Overall, the technology for x-ray and gamma ray telescopes have improved a lot over the last few years. The basic problem with them is that you can't make what amounts to a lens or a mirror for x-rays since they are too high energy, so you can't make a telescope in the classical designs. However, in the 1950s Hans Wolter came up with some methods of doing almost the same thing using clever designs ahref=http://en.wikipedia.org/wiki/Wolter_telescoperel=url2html-30574 [slashdot.org]http://en.wikipedia.org/wiki/Wolter_telescope> but it wouldn't be until the late 1970s that any functioning designs existed. Since then there have been a lot of very effective designs such as Chandra and Swift. The technology is improving and the precision and level of information one gets form NuStar will be much better than previous x-ray telescopes and will be able to pick out details from much fainter sources.
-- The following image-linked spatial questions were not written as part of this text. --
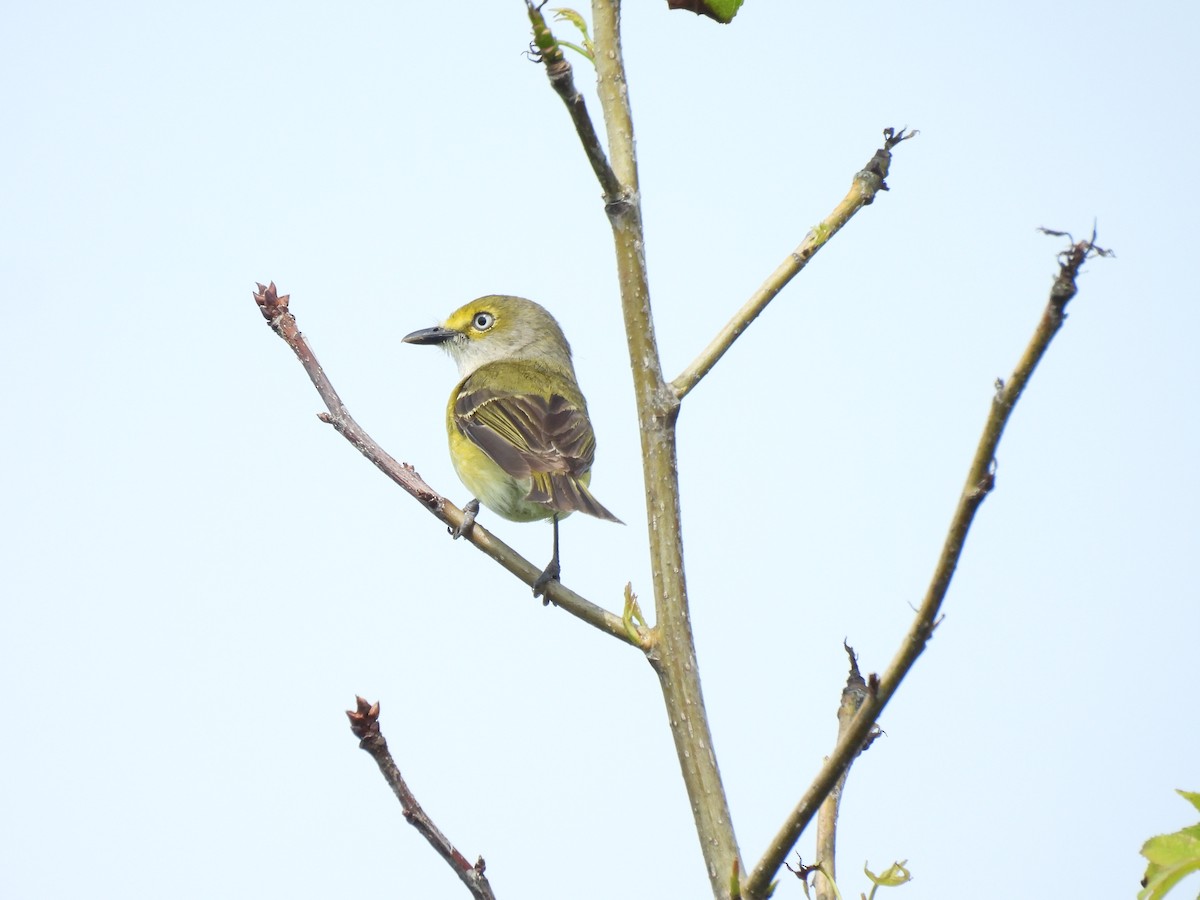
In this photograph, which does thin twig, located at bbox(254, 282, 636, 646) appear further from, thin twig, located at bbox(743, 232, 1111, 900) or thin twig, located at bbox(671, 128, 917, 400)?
thin twig, located at bbox(743, 232, 1111, 900)

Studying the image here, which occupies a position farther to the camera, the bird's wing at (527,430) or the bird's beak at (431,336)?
the bird's beak at (431,336)

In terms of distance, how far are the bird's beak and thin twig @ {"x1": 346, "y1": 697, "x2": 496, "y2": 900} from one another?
230 inches

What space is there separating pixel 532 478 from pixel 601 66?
3.29 m

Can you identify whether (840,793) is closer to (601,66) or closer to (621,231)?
(621,231)

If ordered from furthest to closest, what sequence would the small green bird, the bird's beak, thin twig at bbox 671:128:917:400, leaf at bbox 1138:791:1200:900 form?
the bird's beak < the small green bird < thin twig at bbox 671:128:917:400 < leaf at bbox 1138:791:1200:900

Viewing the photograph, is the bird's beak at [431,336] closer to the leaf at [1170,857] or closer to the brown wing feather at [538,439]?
the brown wing feather at [538,439]

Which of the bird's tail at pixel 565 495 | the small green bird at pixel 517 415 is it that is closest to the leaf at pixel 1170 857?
the small green bird at pixel 517 415

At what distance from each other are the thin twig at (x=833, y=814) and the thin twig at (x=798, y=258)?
840mm

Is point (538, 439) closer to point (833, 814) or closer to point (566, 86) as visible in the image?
point (833, 814)

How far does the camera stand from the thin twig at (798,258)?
3.00m

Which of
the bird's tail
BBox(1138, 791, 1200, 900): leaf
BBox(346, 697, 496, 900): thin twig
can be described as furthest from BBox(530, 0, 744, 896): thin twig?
the bird's tail

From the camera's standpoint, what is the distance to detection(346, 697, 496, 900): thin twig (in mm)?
2451

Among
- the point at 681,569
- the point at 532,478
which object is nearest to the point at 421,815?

Re:NuStar is going to be doing some very cool stuf (0)

Anonymous Coward | about 2 years ago | (#40288649)

A wild lecture appears...

NuSTAR is to be launched from a Pegasus XL rocket (-1)

Anonymous Coward | about 2 years ago | (#40288535)
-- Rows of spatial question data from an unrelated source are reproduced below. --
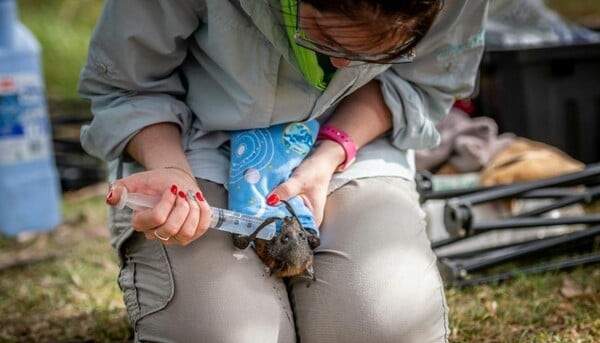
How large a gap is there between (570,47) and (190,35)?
5.25 feet

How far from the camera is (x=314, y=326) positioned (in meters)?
1.33

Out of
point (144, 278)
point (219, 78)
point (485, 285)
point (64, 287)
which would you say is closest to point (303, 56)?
point (219, 78)

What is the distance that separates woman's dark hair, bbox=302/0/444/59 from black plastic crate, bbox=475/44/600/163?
5.51 feet

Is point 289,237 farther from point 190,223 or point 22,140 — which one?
point 22,140

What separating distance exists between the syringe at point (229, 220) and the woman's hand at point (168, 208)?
14 mm

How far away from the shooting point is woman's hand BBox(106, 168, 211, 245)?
46.8 inches

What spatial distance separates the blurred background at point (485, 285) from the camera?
1743mm

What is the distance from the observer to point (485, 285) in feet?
6.32

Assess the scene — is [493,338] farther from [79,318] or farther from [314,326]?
[79,318]

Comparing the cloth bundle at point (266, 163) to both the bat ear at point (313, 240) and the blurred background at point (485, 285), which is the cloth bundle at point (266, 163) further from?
the blurred background at point (485, 285)

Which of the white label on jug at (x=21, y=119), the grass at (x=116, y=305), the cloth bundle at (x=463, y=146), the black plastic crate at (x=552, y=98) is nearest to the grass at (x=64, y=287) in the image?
the grass at (x=116, y=305)

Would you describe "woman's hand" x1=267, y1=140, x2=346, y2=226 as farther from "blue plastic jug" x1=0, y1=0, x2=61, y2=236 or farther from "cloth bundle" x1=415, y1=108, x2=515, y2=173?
"blue plastic jug" x1=0, y1=0, x2=61, y2=236

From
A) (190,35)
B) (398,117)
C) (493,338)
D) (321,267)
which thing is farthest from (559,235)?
(190,35)

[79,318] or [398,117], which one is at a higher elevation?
[398,117]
NuSTAR is to be launched from a Pegasus XL rocket...

or vagina.

Folks at $ork[2] are excited about this. (1)

Shag (3737) | about 2 years ago | (#40290359)

ssl.berkeley.edu has been abuzz with all manner of things getting done at higher priority than usual because of this launch. I saw mission control a few years back (this won't be anywhere near the first craft they've controlled, let alone helped build) and I wish my local college had a room like that. ;)

Need to read better (boom NOT bomb.) (0)

Anonymous Coward | about 2 years ago | (#40290721)

I've been reading too much current events, on scaning the article I thought holy crap that's a big bomb. My thoughts have been corrected to holy crap that's a big boom!

Why mention the orbit height? (1)

wcoenen (1274706) | about 2 years ago | (#40293501)

It will orbit at 550 km above Earth's surface.

I'm not sure why this orbit height is important enough to be mentioned in the summary. For comparison, the ISS orbits at about 400 km. Telecommunications satellites have geosynchronous orbits at about 36000 km.

Re:Why mention the orbit height? (0)

Anonymous Coward | about 2 years ago | (#40315553)

Well, it sure is as important a detail as any, apart from the basic nature of the satellite. You could ask the same question about every detail in the summary.